Information supplied »
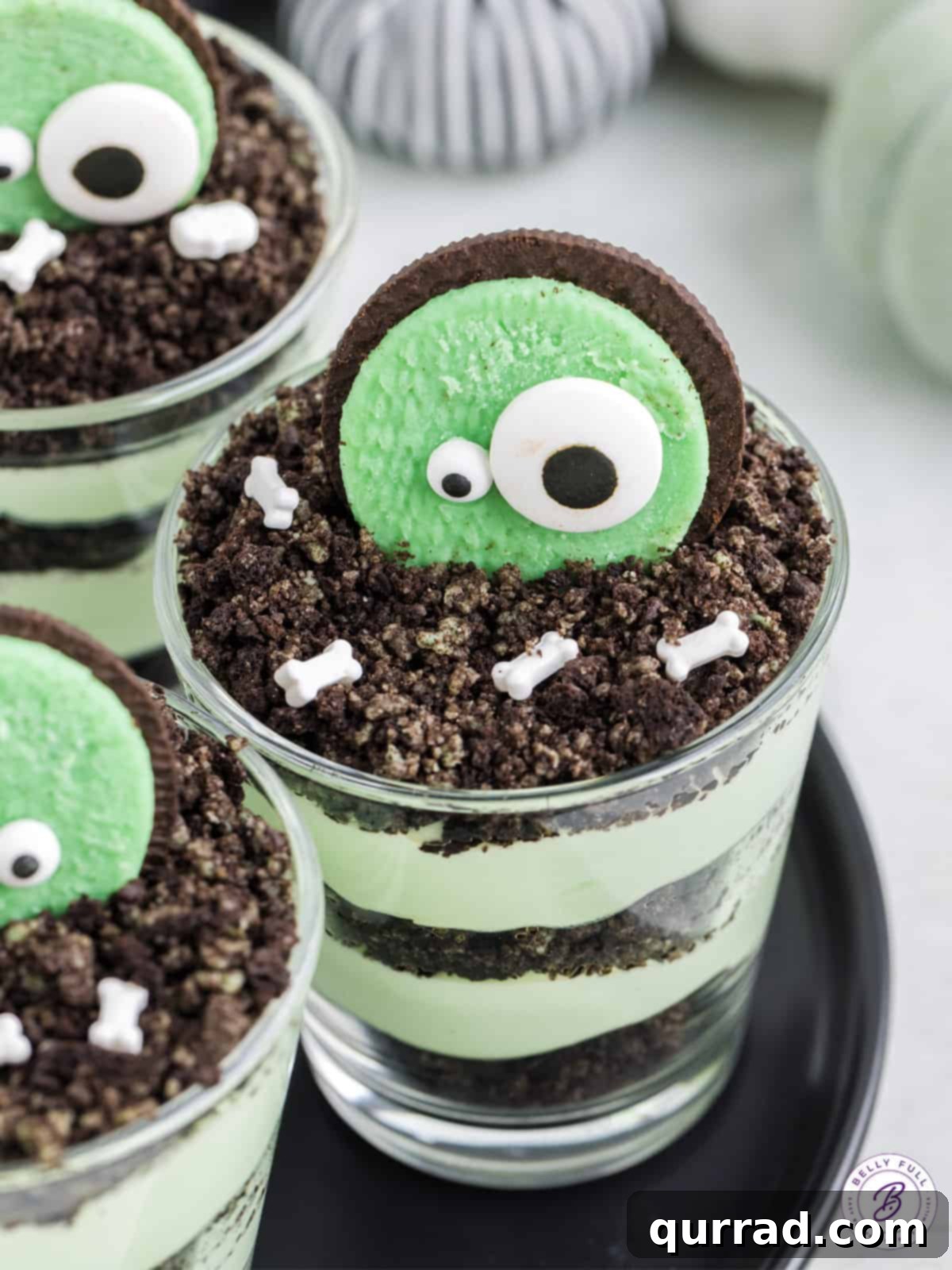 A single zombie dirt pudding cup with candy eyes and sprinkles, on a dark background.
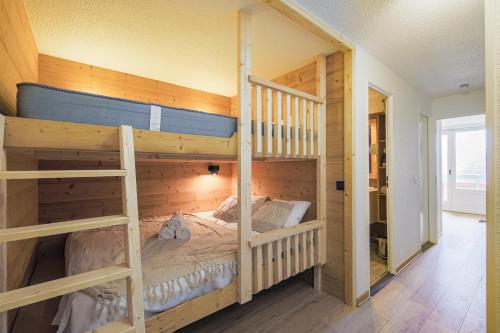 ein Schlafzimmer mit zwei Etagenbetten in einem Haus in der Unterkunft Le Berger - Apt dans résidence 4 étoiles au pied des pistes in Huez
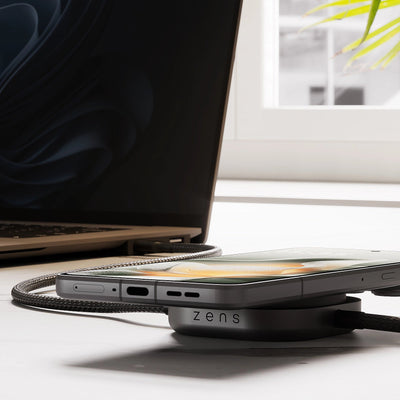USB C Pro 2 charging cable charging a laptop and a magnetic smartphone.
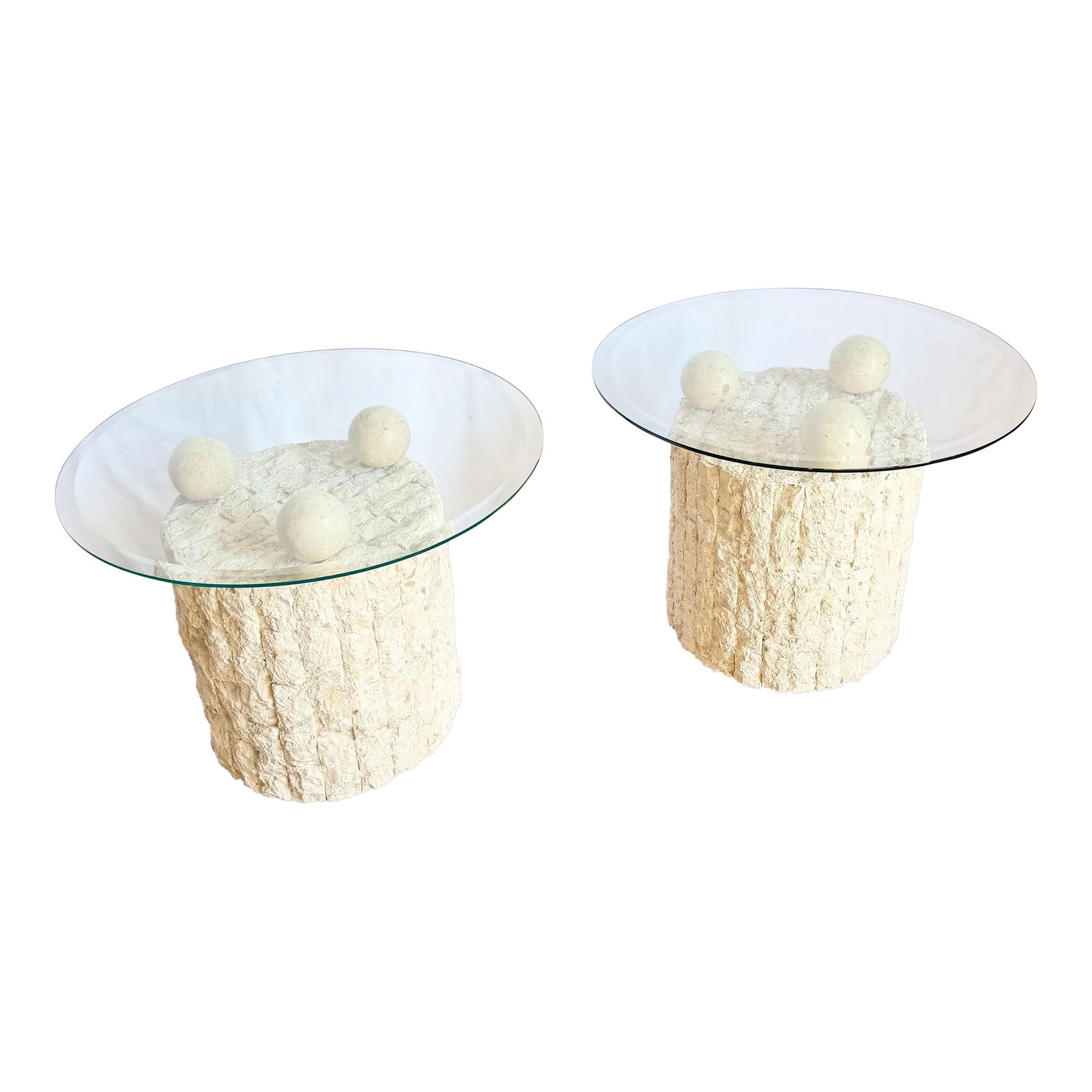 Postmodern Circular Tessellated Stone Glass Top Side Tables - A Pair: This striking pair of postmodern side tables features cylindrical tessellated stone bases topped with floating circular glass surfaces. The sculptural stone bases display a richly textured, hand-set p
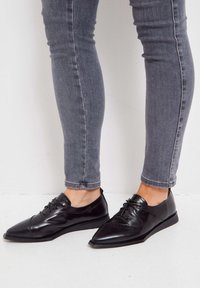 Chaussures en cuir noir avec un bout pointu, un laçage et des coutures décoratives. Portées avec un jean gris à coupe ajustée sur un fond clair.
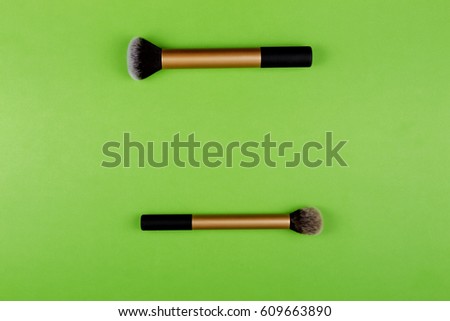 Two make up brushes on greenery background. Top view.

What this task involves »
The answer is the complete set of records, copied exactly, with pictures omitted.

Task result »
 A single zombie dirt pudding cup with candy eyes and sprinkles, on a dark background.
 ein Schlafzimmer mit zwei Etagenbetten in einem Haus in der Unterkunft Le Berger - Apt dans résidence 4 étoiles au pied des pistes in Huez
USB C Pro 2 charging cable charging a laptop and a magnetic smartphone.
 Postmodern Circular Tessellated Stone Glass Top Side Tables - A Pair: This striking pair of postmodern side tables features cylindrical tessellated stone bases topped with floating circular glass surfaces. The sculptural stone bases display a richly textured, hand-set p
 Chaussures en cuir noir avec un bout pointu, un laçage et des coutures décoratives. Portées avec un jean gris à coupe ajustée sur un fond clair.
 Two make up brushes on greenery background. Top view.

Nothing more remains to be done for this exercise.